#### What is being asked:
Reproduce all of the material below with "black tire" changed to "rubber tire" everywhere it appears. Leave everything else as it is.

#### Record extracts:
#####

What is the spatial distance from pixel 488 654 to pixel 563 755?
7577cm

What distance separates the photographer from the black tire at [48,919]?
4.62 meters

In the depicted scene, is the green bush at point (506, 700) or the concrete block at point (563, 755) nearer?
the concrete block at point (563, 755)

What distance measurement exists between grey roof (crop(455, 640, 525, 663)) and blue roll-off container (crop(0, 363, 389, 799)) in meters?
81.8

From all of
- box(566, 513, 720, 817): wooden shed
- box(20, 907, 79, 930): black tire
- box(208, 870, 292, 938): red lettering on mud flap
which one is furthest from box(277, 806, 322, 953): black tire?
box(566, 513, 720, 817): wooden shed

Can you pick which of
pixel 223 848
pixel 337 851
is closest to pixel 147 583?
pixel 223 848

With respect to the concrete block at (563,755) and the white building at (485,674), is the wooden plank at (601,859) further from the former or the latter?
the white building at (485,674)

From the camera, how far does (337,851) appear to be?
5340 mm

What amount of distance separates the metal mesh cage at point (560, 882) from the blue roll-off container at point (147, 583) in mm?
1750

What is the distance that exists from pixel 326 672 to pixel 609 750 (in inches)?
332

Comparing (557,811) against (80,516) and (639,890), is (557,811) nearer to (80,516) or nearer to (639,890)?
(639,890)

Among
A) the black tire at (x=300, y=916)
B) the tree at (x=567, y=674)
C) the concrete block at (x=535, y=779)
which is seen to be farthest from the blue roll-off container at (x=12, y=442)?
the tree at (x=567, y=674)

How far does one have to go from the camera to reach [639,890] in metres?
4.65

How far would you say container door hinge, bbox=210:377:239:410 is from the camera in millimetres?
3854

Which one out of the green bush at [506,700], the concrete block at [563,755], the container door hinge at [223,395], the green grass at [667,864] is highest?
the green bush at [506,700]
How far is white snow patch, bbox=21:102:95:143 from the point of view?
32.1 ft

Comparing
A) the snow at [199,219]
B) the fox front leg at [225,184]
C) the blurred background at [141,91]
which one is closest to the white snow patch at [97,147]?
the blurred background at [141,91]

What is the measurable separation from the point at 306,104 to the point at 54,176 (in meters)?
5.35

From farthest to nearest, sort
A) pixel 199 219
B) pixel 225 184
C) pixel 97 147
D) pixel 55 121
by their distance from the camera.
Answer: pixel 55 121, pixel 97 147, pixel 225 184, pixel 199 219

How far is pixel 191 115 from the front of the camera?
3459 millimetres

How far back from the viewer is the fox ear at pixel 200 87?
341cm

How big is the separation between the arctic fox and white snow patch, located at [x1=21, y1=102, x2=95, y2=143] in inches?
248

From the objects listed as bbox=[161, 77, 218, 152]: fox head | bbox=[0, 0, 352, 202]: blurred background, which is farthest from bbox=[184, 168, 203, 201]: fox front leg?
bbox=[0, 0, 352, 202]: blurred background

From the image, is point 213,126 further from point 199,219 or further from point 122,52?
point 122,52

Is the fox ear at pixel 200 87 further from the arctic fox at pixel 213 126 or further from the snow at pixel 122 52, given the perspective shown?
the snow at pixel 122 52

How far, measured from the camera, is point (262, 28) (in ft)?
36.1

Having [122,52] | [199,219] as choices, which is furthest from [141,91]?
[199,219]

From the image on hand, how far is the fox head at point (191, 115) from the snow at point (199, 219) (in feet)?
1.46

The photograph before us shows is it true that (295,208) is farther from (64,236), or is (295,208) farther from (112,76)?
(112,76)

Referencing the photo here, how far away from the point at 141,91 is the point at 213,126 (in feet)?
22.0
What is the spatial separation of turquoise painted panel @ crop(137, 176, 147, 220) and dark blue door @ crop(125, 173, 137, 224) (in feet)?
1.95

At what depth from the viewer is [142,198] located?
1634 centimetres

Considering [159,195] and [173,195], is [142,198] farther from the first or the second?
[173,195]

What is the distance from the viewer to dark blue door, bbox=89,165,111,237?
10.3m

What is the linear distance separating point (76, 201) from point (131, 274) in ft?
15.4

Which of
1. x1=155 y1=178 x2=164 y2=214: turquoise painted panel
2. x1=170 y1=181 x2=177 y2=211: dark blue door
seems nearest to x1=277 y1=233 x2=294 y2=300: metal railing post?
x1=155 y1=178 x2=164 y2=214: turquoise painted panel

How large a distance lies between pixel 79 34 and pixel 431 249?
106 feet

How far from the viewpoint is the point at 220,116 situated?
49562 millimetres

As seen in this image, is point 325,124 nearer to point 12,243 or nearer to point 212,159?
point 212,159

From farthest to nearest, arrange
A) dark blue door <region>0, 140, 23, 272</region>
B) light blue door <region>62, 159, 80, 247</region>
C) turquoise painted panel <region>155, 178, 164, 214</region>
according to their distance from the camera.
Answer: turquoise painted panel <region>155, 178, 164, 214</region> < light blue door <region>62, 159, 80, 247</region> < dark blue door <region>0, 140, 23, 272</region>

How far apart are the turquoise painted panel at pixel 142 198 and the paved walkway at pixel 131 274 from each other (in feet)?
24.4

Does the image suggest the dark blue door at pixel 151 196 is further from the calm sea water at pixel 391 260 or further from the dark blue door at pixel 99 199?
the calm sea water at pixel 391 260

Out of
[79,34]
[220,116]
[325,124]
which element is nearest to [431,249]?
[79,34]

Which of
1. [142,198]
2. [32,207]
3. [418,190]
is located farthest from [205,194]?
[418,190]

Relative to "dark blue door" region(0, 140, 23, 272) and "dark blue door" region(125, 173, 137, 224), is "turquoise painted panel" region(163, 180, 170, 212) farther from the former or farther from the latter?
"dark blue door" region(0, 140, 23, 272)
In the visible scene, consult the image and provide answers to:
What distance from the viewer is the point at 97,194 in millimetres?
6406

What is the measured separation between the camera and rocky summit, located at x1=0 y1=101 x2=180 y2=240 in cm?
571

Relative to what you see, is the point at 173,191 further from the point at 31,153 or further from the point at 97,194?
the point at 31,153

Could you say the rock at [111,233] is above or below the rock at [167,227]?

#####

#### Solved exercise:
What is the spatial distance from pixel 488 654 to pixel 563 755?
7577cm

What distance separates the photographer from the rubber tire at [48,919]?
4.62 meters

In the depicted scene, is the green bush at point (506, 700) or the concrete block at point (563, 755) nearer?
the concrete block at point (563, 755)

What distance measurement exists between grey roof (crop(455, 640, 525, 663)) and blue roll-off container (crop(0, 363, 389, 799)) in meters?
81.8

From all of
- box(566, 513, 720, 817): wooden shed
- box(20, 907, 79, 930): rubber tire
- box(208, 870, 292, 938): red lettering on mud flap
which one is furthest from box(277, 806, 322, 953): rubber tire?
box(566, 513, 720, 817): wooden shed

Can you pick which of
pixel 223 848
pixel 337 851
is closest to pixel 147 583?
pixel 223 848

With respect to the concrete block at (563,755) and the white building at (485,674), is the wooden plank at (601,859) further from the former or the latter?
the white building at (485,674)

From the camera, how far does (337,851) appear to be?
5340 mm

What amount of distance separates the metal mesh cage at point (560, 882) from the blue roll-off container at point (147, 583) in mm?
1750

What is the distance that exists from pixel 326 672 to pixel 609 750 (in inches)?
332

Comparing (557,811) against (80,516) and (639,890), is (557,811) nearer to (80,516) or nearer to (639,890)?
(639,890)

Among
A) the rubber tire at (x=300, y=916)
B) the tree at (x=567, y=674)
C) the concrete block at (x=535, y=779)
which is seen to be farthest from the blue roll-off container at (x=12, y=442)?
the tree at (x=567, y=674)

How far does one have to go from the camera to reach [639,890] in metres?
4.65

How far would you say container door hinge, bbox=210:377:239:410 is from the camera in millimetres?
3854

Which one out of the green bush at [506,700], the concrete block at [563,755], the container door hinge at [223,395], the green grass at [667,864] is highest?
the green bush at [506,700]
How far is white snow patch, bbox=21:102:95:143 from the point of view?
32.1 ft

Comparing
A) the snow at [199,219]
B) the fox front leg at [225,184]
C) the blurred background at [141,91]
which one is closest to the white snow patch at [97,147]?
the blurred background at [141,91]

What is the measurable separation from the point at 306,104 to the point at 54,176 (in meters)?
5.35

From farthest to nearest, sort
A) pixel 199 219
B) pixel 225 184
C) pixel 97 147
D) pixel 55 121
by their distance from the camera.
Answer: pixel 55 121, pixel 97 147, pixel 225 184, pixel 199 219

How far is pixel 191 115 from the front of the camera?
3459 millimetres

How far back from the viewer is the fox ear at pixel 200 87?
341cm

How big is the separation between the arctic fox and white snow patch, located at [x1=21, y1=102, x2=95, y2=143] in inches?
248

From the objects listed as bbox=[161, 77, 218, 152]: fox head | bbox=[0, 0, 352, 202]: blurred background, which is farthest from bbox=[184, 168, 203, 201]: fox front leg?
bbox=[0, 0, 352, 202]: blurred background

From the image, is point 213,126 further from point 199,219 or further from point 122,52?
point 122,52

Is the fox ear at pixel 200 87 further from the arctic fox at pixel 213 126 or further from the snow at pixel 122 52, given the perspective shown?
the snow at pixel 122 52

How far, measured from the camera, is point (262, 28) (in ft)?
36.1

Having [122,52] | [199,219] as choices, which is furthest from [141,91]?
[199,219]

From the image on hand, how far is the fox head at point (191, 115) from the snow at point (199, 219) (in feet)?
1.46

The photograph before us shows is it true that (295,208) is farther from (64,236), or is (295,208) farther from (112,76)?
(112,76)

Referencing the photo here, how far away from the point at 141,91 is the point at 213,126 (in feet)?
22.0
What is the spatial separation of turquoise painted panel @ crop(137, 176, 147, 220) and dark blue door @ crop(125, 173, 137, 224) (in feet)?
1.95

At what depth from the viewer is [142,198] located?
1634 centimetres

Considering [159,195] and [173,195], is [142,198] farther from the first or the second?
[173,195]

What is the distance from the viewer to dark blue door, bbox=89,165,111,237?
10.3m

What is the linear distance separating point (76, 201) from point (131, 274) in ft?
15.4

Which of
1. x1=155 y1=178 x2=164 y2=214: turquoise painted panel
2. x1=170 y1=181 x2=177 y2=211: dark blue door
seems nearest to x1=277 y1=233 x2=294 y2=300: metal railing post?
x1=155 y1=178 x2=164 y2=214: turquoise painted panel

How large a distance lies between pixel 79 34 and pixel 431 249?
106 feet

How far from the viewpoint is the point at 220,116 situated?
49562 millimetres

As seen in this image, is point 325,124 nearer to point 12,243 or nearer to point 212,159?
point 212,159

From farthest to nearest, arrange
A) dark blue door <region>0, 140, 23, 272</region>
B) light blue door <region>62, 159, 80, 247</region>
C) turquoise painted panel <region>155, 178, 164, 214</region>
according to their distance from the camera.
Answer: turquoise painted panel <region>155, 178, 164, 214</region> < light blue door <region>62, 159, 80, 247</region> < dark blue door <region>0, 140, 23, 272</region>

How far apart are the turquoise painted panel at pixel 142 198 and the paved walkway at pixel 131 274 from each other (in feet)?
24.4

Does the image suggest the dark blue door at pixel 151 196 is further from the calm sea water at pixel 391 260 or further from the dark blue door at pixel 99 199?
the calm sea water at pixel 391 260

Out of
[79,34]
[220,116]
[325,124]
which element is nearest to [431,249]?
[79,34]

Which of
1. [142,198]
2. [32,207]
3. [418,190]
is located farthest from [205,194]?
[418,190]

Relative to "dark blue door" region(0, 140, 23, 272) and "dark blue door" region(125, 173, 137, 224), is "turquoise painted panel" region(163, 180, 170, 212) farther from the former or farther from the latter?
"dark blue door" region(0, 140, 23, 272)
In the visible scene, consult the image and provide answers to:
What distance from the viewer is the point at 97,194 in millimetres?
6406

What is the measured separation between the camera and rocky summit, located at x1=0 y1=101 x2=180 y2=240 in cm?
571

Relative to what you see, is the point at 173,191 further from the point at 31,153 or further from the point at 97,194?
the point at 31,153

Could you say the rock at [111,233] is above or below the rock at [167,227]?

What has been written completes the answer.